Except for one thing: It's a maxim that people who are into Dixieland jazz music have absolutely no sense of humor. I'm pretty sure they're mutually exclusive.
Cheers,
Griffith,
Tahoe Park
ps: Dunno about "self respectability," but I do know about self-respect, because I have it.
wow! so the two anonymous posters are different people. the first one seems like someone who has never commented before, and i hope he/she never comments again, although do appreciate all the learnin' you just crammed into my head. i never knewed that i was schizomaphrenic before
ReplyDeletethe second person just used the anonymous forum to be way mean. it's easy to go off on someone like that without signing your name to it.
Remember that you have the ultimate power over your comment thread. If you think someone is being too mean or being mean wihtout leaving a name (whatever your personal guidelines are), then delete his or her comment. To delete commetns, make sure you are signed on to your blogger account, then you should see a little trash can icon next to each comment. Click that to delete that comment.

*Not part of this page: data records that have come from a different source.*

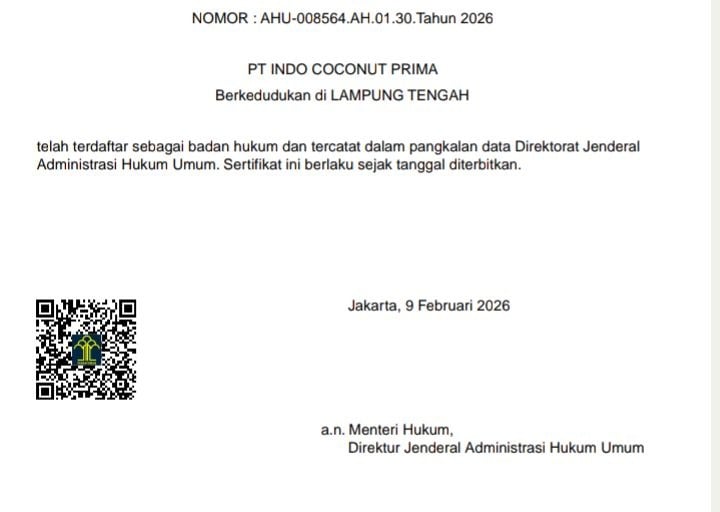 NOMOR : AHU-008564.AH.01.30.Tahun 2026

PT INDO COCONUT PRIMA

Berkedudukan di LAMPUNG TENGAH

telah terdaftar sebagai badan hukum dan tercatat dalam pangkalan data Direktorat Jenderal Administrasi Hukum Umum. Sertifikat ini berlaku sejak tanggal diterbitkan.

Jakarta, 9 Februari 2026

a.n. Menteri Hukum,
Direktur Jenderal Administrasi Hukum Umum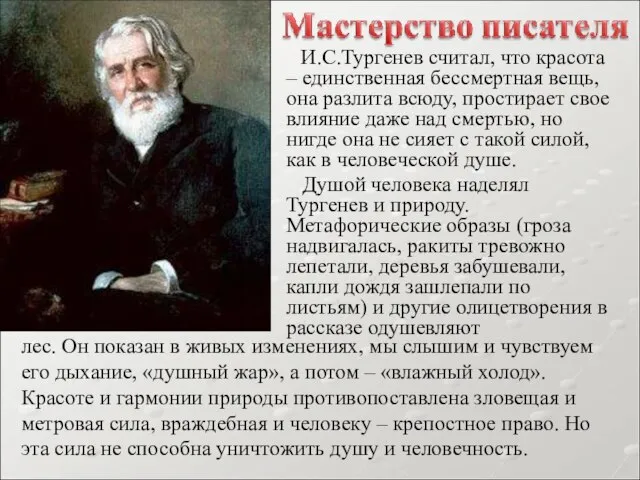 Мастерство писателя

И.С.Тургенев считал, что красота – единственная бессмертная вещь, она разлита всюду, простирает свое влияние даже над смертью, но нигде она не сияет с такой силой, как в человеческой душе.

Душой человека наделял Тургенев и природу. Метафорические образы (гроза надвигалась, ракиты тревожно лепетали, деревья забушевали, капли дождя зашлепали по листьям) и другие олицетворения в рассказе одушевляют лес. Он показан в живых изменениях, мы слышим и чувствуем его дыхание, «душный жар», а потом – «влажный холод». Красоте и гармонии природы противопоставлена зловещая и метровая сила, враждебная и человеку – крепостное право. Но эта сила не способна уничтожить душу и человечность.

ReplyDeleteps, also remember it is a somewhat of an honor to have lurkers and troll in your comment threads. It means you are in the big time. Sorta.
ReplyDeleteindeed...you know you've really arrived in the Internet community when an anonymous poster refers to you as being "worse than Hitler."
ReplyDeleteWhich hasn't happened yet, so get to work on that!
Even worse than Hitler would be Chaplin. And if anyone compares Becks to Chaplain, we may have to call in the Un to un-nazi the place.